TASK OBJECTIVE
The entries below are to be returned exactly. Include all of them.

Collected data entries:
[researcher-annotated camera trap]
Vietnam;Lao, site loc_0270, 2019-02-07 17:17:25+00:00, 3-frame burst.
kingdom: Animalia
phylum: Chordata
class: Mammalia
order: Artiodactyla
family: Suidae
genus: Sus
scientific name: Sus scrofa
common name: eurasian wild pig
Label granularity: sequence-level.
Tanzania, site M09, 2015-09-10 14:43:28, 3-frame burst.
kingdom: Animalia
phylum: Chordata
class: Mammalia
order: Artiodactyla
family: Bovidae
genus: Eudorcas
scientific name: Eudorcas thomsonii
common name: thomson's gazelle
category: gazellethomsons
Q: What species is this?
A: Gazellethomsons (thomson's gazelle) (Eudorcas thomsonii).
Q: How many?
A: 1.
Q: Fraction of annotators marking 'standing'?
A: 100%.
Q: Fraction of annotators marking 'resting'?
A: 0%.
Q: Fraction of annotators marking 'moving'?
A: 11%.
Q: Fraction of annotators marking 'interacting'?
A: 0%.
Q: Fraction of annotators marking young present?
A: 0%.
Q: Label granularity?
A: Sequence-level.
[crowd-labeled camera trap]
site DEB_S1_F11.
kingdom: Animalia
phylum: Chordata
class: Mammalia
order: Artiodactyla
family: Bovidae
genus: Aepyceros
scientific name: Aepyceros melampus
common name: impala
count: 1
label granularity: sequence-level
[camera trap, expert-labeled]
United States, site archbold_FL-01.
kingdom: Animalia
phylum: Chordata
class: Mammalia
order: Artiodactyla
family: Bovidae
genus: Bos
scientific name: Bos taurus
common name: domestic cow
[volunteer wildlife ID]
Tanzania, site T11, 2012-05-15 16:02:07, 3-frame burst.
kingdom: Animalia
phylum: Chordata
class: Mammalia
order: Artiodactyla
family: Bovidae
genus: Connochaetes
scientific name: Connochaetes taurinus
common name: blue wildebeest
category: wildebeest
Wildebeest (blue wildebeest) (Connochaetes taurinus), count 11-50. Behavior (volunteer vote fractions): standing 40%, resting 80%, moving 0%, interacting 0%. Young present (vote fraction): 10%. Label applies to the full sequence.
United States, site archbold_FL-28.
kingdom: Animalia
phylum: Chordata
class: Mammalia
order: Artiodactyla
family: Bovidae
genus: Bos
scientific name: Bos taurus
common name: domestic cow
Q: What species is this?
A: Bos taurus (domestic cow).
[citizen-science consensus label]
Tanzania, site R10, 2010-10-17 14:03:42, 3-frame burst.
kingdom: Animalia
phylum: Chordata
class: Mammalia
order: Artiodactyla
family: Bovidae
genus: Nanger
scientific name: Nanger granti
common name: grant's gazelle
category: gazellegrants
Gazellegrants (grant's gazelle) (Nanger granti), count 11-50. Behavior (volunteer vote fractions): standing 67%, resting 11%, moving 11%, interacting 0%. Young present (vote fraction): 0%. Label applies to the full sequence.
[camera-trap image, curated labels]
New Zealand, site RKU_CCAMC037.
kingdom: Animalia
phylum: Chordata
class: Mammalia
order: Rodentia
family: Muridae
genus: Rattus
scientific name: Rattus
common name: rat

PROBLEM SOLUTION
[researcher-annotated camera trap]
Vietnam;Lao, site loc_0270, 2019-02-07 17:17:25+00:00, 3-frame burst.
kingdom: Animalia
phylum: Chordata
class: Mammalia
order: Artiodactyla
family: Suidae
genus: Sus
scientific name: Sus scrofa
common name: eurasian wild pig
Label granularity: sequence-level.
Tanzania, site M09, 2015-09-10 14:43:28, 3-frame burst.
kingdom: Animalia
phylum: Chordata
class: Mammalia
order: Artiodactyla
family: Bovidae
genus: Eudorcas
scientific name: Eudorcas thomsonii
common name: thomson's gazelle
category: gazellethomsons
Q: What species is this?
A: Gazellethomsons (thomson's gazelle) (Eudorcas thomsonii).
Q: How many?
A: 1.
Q: Fraction of annotators marking 'standing'?
A: 100%.
Q: Fraction of annotators marking 'resting'?
A: 0%.
Q: Fraction of annotators marking 'moving'?
A: 11%.
Q: Fraction of annotators marking 'interacting'?
A: 0%.
Q: Fraction of annotators marking young present?
A: 0%.
Q: Label granularity?
A: Sequence-level.
[crowd-labeled camera trap]
site DEB_S1_F11.
kingdom: Animalia
phylum: Chordata
class: Mammalia
order: Artiodactyla
family: Bovidae
genus: Aepyceros
scientific name: Aepyceros melampus
common name: impala
count: 1
label granularity: sequence-level
[camera trap, expert-labeled]
United States, site archbold_FL-01.
kingdom: Animalia
phylum: Chordata
class: Mammalia
order: Artiodactyla
family: Bovidae
genus: Bos
scientific name: Bos taurus
common name: domestic cow
[volunteer wildlife ID]
Tanzania, site T11, 2012-05-15 16:02:07, 3-frame burst.
kingdom: Animalia
phylum: Chordata
class: Mammalia
order: Artiodactyla
family: Bovidae
genus: Connochaetes
scientific name: Connochaetes taurinus
common name: blue wildebeest
category: wildebeest
Wildebeest (blue wildebeest) (Connochaetes taurinus), count 11-50. Behavior (volunteer vote fractions): standing 40%, resting 80%, moving 0%, interacting 0%. Young present (vote fraction): 10%. Label applies to the full sequence.
United States, site archbold_FL-28.
kingdom: Animalia
phylum: Chordata
class: Mammalia
order: Artiodactyla
family: Bovidae
genus: Bos
scientific name: Bos taurus
common name: domestic cow
Q: What species is this?
A: Bos taurus (domestic cow).
[citizen-science consensus label]
Tanzania, site R10, 2010-10-17 14:03:42, 3-frame burst.
kingdom: Animalia
phylum: Chordata
class: Mammalia
order: Artiodactyla
family: Bovidae
genus: Nanger
scientific name: Nanger granti
common name: grant's gazelle
category: gazellegrants
Gazellegrants (grant's gazelle) (Nanger granti), count 11-50. Behavior (volunteer vote fractions): standing 67%, resting 11%, moving 11%, interacting 0%. Young present (vote fraction): 0%. Label applies to the full sequence.
[camera-trap image, curated labels]
New Zealand, site RKU_CCAMC037.
kingdom: Animalia
phylum: Chordata
class: Mammalia
order: Rodentia
family: Muridae
genus: Rattus
scientific name: Rattus
common name: rat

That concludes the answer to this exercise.